The role of context in experiments and models of multisensory decision making

The availability of signals from multiple senses is often beneficial for perceptual decisions. To study such benefits, models of multisensory decision-making are typically fed with the behavioural performance as measured separately with unisensory component signals. Critically, by doing so, the approach implicitly makes the so-called context invariance assumption, which states that processing of a signal is independent of the experimental context in which it is embedded. However, context invariance is not necessarily true and is difficult to test directly. Here, we aim to assess context invariance indirectly in two testable scenarios.
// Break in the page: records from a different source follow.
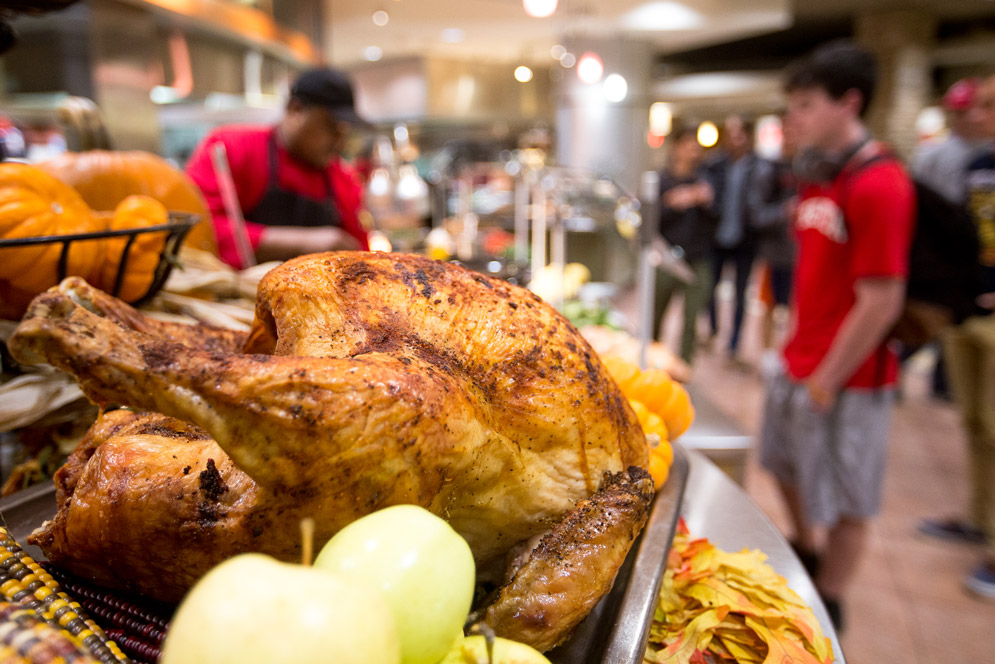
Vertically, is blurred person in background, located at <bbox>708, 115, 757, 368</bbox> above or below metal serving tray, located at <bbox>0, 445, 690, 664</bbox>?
above

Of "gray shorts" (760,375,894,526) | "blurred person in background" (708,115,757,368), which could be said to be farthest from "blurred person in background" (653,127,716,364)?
"gray shorts" (760,375,894,526)

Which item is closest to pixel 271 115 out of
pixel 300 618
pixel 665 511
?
pixel 665 511

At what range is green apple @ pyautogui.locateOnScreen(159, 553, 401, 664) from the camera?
1.38ft

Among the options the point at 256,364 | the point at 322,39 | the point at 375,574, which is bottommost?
the point at 375,574

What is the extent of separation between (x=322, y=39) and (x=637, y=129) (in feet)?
14.1

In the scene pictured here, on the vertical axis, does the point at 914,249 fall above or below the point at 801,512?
above

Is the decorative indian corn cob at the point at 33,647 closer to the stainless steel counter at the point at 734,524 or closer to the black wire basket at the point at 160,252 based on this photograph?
the black wire basket at the point at 160,252

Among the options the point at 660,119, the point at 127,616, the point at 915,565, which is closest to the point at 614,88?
the point at 660,119

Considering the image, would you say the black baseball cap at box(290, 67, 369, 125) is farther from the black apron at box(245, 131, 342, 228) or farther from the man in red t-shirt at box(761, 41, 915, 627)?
the man in red t-shirt at box(761, 41, 915, 627)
First, to consider the role of stimulus context, we compared unisensory performance in trials that either included a task-irrelevant signal in another modality, or not (unisensory vs. multisensory signal trials). We found that performance was faster but less sensitive in trials that contained a task-irrelevant signal. Hence, stimulus context invariance was violated. Second, to consider the role of instruction context, we compared unisensory performance when participants were asked to detect targets from either one or two modalities (unisensory vs. multisensory instructions). We found that performance was deteriorated in multi- compared to unisensory instructions, which was largely due to modality switch costs in multisensory instructions. Hence, instruction context invariance did not hold either. As performance was variant in both scenarios, context invariance cannot generally assumed to be true. We conclude that models of multisensory decision making should critically consider potential violations of the context invariance assumption as a potentially confounding factor.

Yue L & Otto TU (2020). The role of context in experiments and models of multisensory decision making. Journal of Mathematical Psychology, 96 (2020) 102352.